According to a Guardian newspaper report, NHS doctors are planning to give patients with wet-AMD a similar drug that is used to prevent blindness in the US to avoid the high price of licensed treatment, Lucentis

A report in the UK campaigning newspaper the Guardian has said that NHS doctors are planning to give patients with wet age-related macular degeneration (wet-AMD) a similar drug that is used to prevent blindness in the US to avoid the high price of licensed treatment, Lucentis (ranibizumab).

Avastin (bevacizumab), which is currently licensed for bowel cancer but not for wet-AMD, is a much cheaper treatment than Lucentis, which is fully licensed to treat the condition. Both drugs are manufactured by US biotech, Genentech.

Lucentis costs around GBP 761.20 for a 0.3ml shot, compared with around GBP 10 per shot of Avastin.

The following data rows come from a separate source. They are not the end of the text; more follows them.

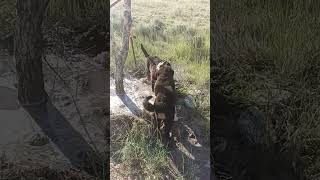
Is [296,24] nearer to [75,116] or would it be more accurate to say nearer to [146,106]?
[146,106]

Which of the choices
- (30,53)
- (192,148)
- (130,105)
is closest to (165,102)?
(130,105)

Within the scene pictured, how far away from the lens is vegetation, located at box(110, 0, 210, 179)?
13.8ft

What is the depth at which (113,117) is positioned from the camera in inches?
166

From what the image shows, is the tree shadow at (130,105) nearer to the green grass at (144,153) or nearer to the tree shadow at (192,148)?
the green grass at (144,153)

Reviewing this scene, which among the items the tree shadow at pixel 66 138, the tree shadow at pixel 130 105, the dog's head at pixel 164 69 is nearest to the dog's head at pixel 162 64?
the dog's head at pixel 164 69

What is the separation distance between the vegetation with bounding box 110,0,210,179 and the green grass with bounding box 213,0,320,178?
0.13 m

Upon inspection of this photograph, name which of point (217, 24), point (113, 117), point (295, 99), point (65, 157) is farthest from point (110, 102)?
point (295, 99)

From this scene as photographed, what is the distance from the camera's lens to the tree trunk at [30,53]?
423 cm

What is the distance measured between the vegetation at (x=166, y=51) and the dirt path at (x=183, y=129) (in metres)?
0.05

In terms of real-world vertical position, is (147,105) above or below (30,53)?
below

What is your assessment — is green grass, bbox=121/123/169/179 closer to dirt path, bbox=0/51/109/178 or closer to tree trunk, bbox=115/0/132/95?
dirt path, bbox=0/51/109/178

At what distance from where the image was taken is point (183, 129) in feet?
13.9

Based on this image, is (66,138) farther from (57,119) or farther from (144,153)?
(144,153)

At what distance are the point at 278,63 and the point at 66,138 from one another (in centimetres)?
136
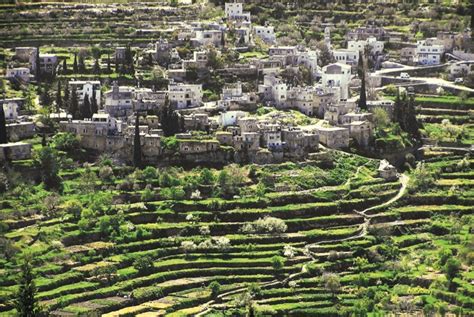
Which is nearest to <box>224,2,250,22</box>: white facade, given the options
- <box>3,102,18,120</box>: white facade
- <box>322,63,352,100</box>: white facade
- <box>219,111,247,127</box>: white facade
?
<box>322,63,352,100</box>: white facade

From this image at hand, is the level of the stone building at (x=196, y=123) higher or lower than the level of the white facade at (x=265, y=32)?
lower

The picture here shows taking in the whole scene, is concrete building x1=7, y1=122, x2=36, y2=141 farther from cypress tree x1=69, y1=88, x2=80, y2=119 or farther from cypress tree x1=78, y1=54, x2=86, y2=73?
cypress tree x1=78, y1=54, x2=86, y2=73

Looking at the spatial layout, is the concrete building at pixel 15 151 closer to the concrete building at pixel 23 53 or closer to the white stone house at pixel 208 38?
the concrete building at pixel 23 53

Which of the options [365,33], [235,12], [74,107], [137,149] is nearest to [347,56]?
[365,33]

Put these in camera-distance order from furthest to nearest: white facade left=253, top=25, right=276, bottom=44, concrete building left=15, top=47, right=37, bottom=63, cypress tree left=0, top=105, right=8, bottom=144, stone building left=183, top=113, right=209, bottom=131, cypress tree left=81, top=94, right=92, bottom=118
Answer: white facade left=253, top=25, right=276, bottom=44 < concrete building left=15, top=47, right=37, bottom=63 < cypress tree left=81, top=94, right=92, bottom=118 < stone building left=183, top=113, right=209, bottom=131 < cypress tree left=0, top=105, right=8, bottom=144

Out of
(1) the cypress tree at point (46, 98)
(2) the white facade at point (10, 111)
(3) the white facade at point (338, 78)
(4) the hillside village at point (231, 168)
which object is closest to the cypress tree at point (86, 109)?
(4) the hillside village at point (231, 168)

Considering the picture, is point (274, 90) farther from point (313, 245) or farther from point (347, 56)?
point (313, 245)
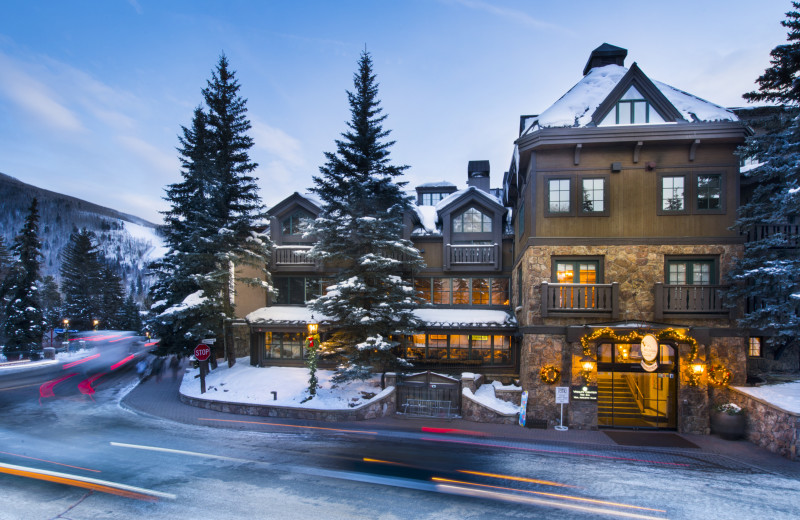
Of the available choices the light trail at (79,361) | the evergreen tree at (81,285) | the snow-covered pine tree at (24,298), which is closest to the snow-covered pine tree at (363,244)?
the light trail at (79,361)

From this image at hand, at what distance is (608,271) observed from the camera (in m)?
15.5

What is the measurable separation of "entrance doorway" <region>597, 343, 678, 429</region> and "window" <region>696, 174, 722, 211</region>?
226 inches

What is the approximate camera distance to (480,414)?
51.7 ft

One bowel cancer phial can be split into several doses for injection into the eyes.

The Department of Health (DoH) says is now funding a clinical trial to compare Avastin and Lucentis. 

Primary Care Trusts (PCTs) in the Greater Manchester area in the UK have decided to offer patients Avastin off-label on the NHS, while Moorfields eye hospital in London is said to be considering prescribing the drug.

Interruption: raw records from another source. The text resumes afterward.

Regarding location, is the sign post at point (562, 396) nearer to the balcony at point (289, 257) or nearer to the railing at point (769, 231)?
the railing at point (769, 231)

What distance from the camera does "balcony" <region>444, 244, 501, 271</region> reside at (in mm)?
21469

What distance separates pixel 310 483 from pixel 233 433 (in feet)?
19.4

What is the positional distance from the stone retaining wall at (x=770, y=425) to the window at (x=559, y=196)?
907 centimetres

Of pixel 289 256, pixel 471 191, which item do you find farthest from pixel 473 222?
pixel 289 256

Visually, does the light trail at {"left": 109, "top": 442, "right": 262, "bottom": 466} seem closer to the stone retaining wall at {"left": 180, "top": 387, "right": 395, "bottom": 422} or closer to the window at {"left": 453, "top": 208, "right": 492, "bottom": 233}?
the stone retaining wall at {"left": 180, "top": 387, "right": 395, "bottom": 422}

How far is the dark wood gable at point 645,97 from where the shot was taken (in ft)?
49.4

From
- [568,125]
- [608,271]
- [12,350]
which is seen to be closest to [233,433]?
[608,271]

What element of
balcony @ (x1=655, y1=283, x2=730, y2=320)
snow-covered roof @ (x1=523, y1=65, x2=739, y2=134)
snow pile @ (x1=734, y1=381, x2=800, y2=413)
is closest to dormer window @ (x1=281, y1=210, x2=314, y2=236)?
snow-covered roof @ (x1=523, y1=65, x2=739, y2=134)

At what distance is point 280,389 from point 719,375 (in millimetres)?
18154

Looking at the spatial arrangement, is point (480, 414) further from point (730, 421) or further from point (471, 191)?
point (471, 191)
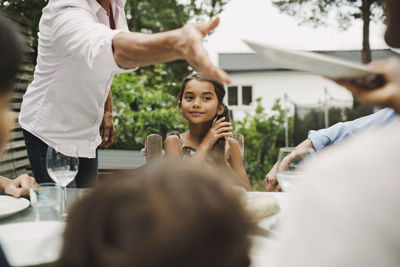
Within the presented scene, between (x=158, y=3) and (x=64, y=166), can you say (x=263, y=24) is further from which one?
(x=64, y=166)

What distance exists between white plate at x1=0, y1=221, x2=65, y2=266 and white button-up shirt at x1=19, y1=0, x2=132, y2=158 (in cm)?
90

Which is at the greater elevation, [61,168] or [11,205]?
[61,168]

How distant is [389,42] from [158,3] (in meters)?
10.3

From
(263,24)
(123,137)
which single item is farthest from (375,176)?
(263,24)

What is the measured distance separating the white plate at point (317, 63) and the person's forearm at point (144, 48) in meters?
0.48

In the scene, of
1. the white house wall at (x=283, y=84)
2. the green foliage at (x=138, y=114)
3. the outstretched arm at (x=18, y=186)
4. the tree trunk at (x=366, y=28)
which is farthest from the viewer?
the white house wall at (x=283, y=84)

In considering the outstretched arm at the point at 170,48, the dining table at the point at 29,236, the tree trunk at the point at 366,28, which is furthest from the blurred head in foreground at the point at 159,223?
the tree trunk at the point at 366,28

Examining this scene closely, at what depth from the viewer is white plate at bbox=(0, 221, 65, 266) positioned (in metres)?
1.07

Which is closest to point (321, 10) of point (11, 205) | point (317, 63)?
point (11, 205)

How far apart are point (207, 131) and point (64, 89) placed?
3.57ft

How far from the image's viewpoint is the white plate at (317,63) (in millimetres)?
829

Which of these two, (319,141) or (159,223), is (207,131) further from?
(159,223)

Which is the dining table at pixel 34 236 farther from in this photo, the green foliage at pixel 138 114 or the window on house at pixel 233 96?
the window on house at pixel 233 96

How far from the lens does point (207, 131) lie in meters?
2.91
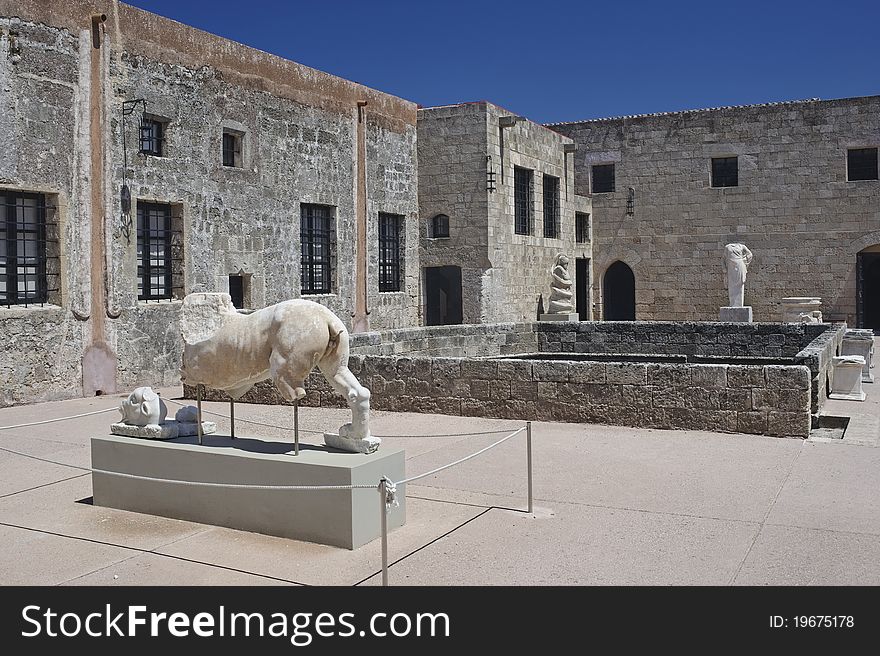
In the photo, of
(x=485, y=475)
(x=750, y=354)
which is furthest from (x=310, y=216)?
(x=485, y=475)

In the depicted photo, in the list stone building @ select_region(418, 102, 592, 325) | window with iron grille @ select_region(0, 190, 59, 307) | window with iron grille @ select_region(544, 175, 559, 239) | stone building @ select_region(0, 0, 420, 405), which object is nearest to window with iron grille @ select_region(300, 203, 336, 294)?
stone building @ select_region(0, 0, 420, 405)

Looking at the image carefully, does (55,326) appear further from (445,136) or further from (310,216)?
(445,136)

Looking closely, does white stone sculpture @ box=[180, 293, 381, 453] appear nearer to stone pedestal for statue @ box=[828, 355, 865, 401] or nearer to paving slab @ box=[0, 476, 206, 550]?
paving slab @ box=[0, 476, 206, 550]

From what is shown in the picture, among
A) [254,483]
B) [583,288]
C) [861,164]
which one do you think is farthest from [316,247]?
[861,164]

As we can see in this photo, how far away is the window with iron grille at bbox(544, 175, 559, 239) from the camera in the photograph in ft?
76.3

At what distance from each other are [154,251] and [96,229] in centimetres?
131

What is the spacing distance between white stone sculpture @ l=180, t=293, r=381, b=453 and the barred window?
7.99 meters

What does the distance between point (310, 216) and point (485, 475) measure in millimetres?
10775

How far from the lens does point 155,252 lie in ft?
45.0

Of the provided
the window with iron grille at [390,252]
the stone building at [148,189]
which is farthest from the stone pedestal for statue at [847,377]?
the window with iron grille at [390,252]

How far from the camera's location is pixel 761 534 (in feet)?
17.7

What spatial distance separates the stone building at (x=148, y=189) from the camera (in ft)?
38.2

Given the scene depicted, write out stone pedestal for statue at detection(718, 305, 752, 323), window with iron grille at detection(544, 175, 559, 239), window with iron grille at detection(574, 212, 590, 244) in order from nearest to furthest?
1. stone pedestal for statue at detection(718, 305, 752, 323)
2. window with iron grille at detection(544, 175, 559, 239)
3. window with iron grille at detection(574, 212, 590, 244)

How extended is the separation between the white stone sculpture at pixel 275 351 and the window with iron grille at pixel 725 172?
2092cm
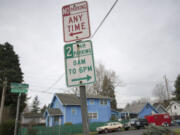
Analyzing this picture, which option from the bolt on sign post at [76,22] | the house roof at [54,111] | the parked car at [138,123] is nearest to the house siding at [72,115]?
Answer: the house roof at [54,111]

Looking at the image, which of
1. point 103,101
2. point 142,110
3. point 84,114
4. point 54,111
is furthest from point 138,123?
point 84,114

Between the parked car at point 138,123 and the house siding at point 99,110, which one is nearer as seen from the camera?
the parked car at point 138,123

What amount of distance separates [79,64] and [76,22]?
70 centimetres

Medicare, the state-funded US healthcare service, is currently using Avastin to treat wet-AMD in 48 out of 50 states.

In February 2007, Patricia Hewitt, former health secretary, urged Genentech and its marketing partner Roche, to stop blocking the use of Avastin for AMD and to put it through the trials necessary to receive a licence.

The National Institute of Health and Clinical Excellence (NICE) cannot evaluate the drug unless the companies gain a licence for treating wet-AMD.

"Licensing involves an assessment of the safety, quality and efficacy of a drug for the treatment of a particular condition. Some doctors have reported promising results from using Avastin on an off-licence basis for the treatment of macular degeneration but NICE can only appraise a drug that has been subject to clinical trials and is licensed for the treatment of the condition in question. However if a patient is willing to be prescribed a drug off-label, it is available on the clinician's judgment and subject to funding by the PCT,î said a DoH spokesperson.